What is expected:
Count how many lines in the listing below contain the string "shrub", matching case exactly. Reply with the number alone.

Supplied data:
□ □ □ □

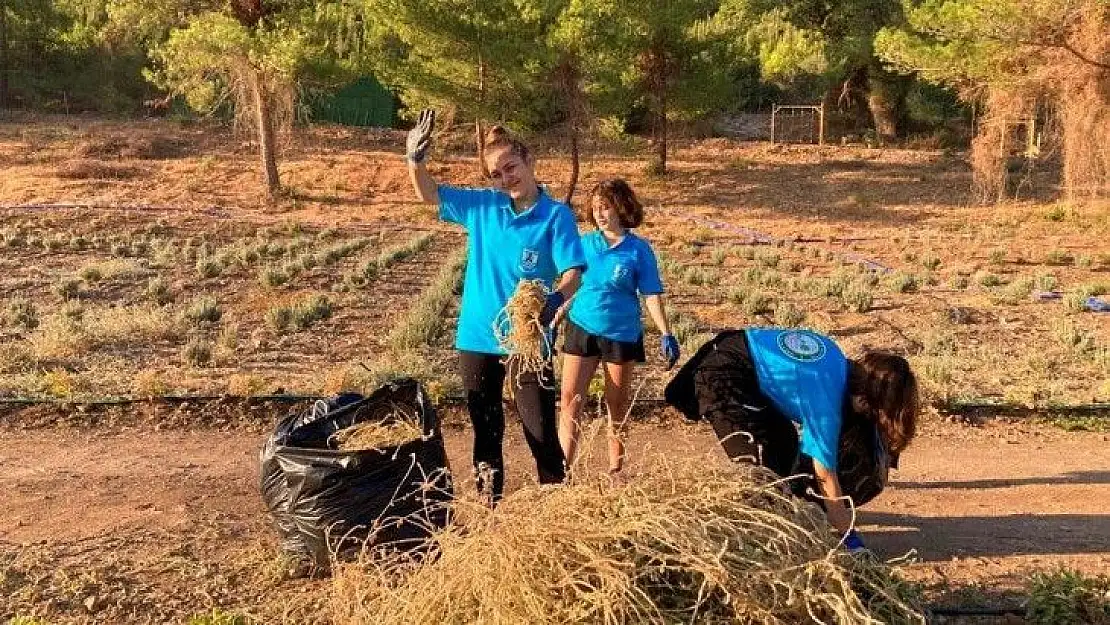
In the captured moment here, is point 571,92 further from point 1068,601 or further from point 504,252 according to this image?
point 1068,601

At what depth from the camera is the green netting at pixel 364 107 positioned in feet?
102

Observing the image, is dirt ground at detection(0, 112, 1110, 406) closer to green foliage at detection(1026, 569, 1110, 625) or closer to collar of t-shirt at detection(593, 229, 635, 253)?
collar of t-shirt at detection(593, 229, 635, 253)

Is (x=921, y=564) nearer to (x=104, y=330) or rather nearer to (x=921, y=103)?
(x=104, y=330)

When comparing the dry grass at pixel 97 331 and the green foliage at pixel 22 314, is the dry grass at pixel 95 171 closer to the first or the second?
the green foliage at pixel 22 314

□ □ □ □

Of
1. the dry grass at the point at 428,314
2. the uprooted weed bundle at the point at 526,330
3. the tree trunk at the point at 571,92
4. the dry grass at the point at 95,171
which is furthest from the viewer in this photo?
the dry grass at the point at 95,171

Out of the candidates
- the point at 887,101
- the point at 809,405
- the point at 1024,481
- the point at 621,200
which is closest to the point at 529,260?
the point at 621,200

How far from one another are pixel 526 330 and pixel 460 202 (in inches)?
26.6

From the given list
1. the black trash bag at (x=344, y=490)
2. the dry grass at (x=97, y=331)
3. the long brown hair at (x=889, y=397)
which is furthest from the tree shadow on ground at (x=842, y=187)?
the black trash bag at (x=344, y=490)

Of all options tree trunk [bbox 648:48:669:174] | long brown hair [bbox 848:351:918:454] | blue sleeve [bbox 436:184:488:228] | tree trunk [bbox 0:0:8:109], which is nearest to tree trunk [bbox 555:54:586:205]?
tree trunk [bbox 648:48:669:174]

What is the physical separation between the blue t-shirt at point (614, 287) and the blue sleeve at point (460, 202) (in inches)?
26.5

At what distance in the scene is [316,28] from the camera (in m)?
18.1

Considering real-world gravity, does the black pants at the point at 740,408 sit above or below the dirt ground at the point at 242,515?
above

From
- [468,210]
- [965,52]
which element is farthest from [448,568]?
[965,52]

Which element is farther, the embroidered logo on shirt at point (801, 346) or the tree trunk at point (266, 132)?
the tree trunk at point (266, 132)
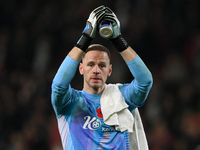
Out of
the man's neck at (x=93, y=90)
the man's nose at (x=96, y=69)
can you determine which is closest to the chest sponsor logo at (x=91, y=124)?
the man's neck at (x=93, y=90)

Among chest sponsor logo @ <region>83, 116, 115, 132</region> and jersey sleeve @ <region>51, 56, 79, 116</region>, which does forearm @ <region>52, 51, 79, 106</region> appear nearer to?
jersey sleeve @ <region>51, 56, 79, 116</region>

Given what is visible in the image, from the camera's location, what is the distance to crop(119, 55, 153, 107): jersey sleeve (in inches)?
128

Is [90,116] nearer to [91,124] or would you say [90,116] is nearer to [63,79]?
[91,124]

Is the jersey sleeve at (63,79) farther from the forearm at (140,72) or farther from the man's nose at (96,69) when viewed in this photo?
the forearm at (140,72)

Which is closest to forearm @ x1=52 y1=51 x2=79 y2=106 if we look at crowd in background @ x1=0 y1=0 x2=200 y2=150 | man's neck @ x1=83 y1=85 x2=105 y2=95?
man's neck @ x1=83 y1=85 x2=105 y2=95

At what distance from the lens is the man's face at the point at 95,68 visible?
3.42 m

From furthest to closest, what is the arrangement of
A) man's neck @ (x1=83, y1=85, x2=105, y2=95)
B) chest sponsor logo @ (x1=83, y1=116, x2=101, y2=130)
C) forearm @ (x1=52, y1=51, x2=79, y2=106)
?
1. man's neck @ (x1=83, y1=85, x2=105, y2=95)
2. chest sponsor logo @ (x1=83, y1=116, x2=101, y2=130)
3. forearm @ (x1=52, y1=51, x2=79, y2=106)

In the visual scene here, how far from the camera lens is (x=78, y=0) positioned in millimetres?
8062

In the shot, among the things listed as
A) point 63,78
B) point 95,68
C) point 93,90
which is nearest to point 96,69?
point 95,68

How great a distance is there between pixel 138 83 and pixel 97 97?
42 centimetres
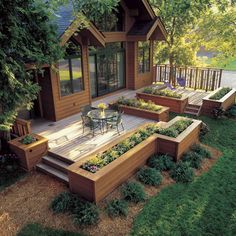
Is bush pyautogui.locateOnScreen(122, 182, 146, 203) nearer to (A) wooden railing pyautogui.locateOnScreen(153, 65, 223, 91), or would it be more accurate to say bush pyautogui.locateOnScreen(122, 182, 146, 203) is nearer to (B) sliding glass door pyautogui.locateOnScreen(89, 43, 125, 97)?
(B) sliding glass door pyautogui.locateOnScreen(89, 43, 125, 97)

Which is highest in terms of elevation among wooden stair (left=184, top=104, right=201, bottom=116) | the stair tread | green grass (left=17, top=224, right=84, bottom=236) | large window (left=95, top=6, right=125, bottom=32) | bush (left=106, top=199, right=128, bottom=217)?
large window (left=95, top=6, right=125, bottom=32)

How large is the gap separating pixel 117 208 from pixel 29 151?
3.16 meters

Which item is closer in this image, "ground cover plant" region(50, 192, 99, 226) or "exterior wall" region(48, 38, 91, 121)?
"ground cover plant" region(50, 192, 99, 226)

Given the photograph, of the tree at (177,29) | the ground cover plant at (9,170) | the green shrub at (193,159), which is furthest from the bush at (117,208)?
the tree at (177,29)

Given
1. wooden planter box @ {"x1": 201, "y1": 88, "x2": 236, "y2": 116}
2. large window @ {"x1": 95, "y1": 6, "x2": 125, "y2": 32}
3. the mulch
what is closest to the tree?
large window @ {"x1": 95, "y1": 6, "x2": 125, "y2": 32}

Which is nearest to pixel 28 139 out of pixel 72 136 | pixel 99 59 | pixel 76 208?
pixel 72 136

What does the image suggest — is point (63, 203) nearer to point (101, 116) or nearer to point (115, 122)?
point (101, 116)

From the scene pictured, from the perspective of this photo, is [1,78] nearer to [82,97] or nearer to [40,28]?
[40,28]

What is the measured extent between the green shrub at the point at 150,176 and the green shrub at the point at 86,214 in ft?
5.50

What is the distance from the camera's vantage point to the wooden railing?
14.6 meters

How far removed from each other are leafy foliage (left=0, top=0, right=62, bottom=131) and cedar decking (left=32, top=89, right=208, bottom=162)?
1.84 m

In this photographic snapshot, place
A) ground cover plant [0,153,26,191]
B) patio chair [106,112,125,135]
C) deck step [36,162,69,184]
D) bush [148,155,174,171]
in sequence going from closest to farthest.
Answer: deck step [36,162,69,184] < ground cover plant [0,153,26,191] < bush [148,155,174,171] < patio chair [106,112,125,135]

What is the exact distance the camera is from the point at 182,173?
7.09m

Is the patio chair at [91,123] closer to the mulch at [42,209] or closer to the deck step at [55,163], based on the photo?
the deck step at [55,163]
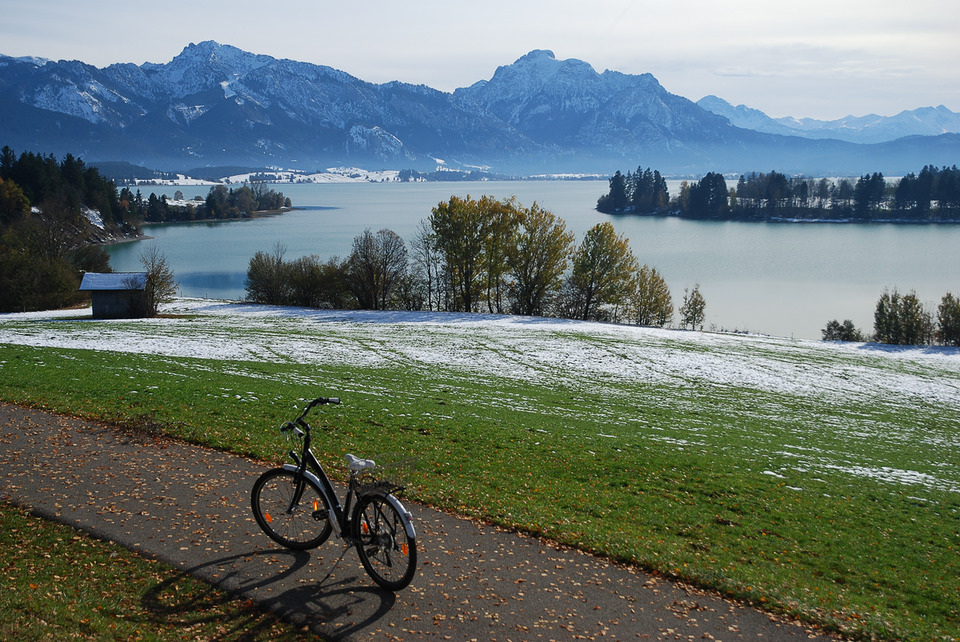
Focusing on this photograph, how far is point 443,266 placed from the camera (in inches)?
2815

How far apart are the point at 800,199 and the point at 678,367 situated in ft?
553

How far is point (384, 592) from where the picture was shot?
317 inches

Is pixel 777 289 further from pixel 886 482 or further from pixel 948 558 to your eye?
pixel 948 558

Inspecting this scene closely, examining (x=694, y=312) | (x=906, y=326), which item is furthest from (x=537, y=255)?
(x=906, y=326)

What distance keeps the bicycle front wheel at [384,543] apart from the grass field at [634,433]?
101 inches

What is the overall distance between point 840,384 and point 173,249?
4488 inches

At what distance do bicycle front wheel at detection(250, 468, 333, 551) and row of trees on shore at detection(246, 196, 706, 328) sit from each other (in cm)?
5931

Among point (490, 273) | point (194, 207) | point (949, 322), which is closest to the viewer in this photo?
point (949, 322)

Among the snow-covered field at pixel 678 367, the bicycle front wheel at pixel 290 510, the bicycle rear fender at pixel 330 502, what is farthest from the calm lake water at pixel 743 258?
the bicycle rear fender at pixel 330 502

□ □ □ □

Response to this exercise:
2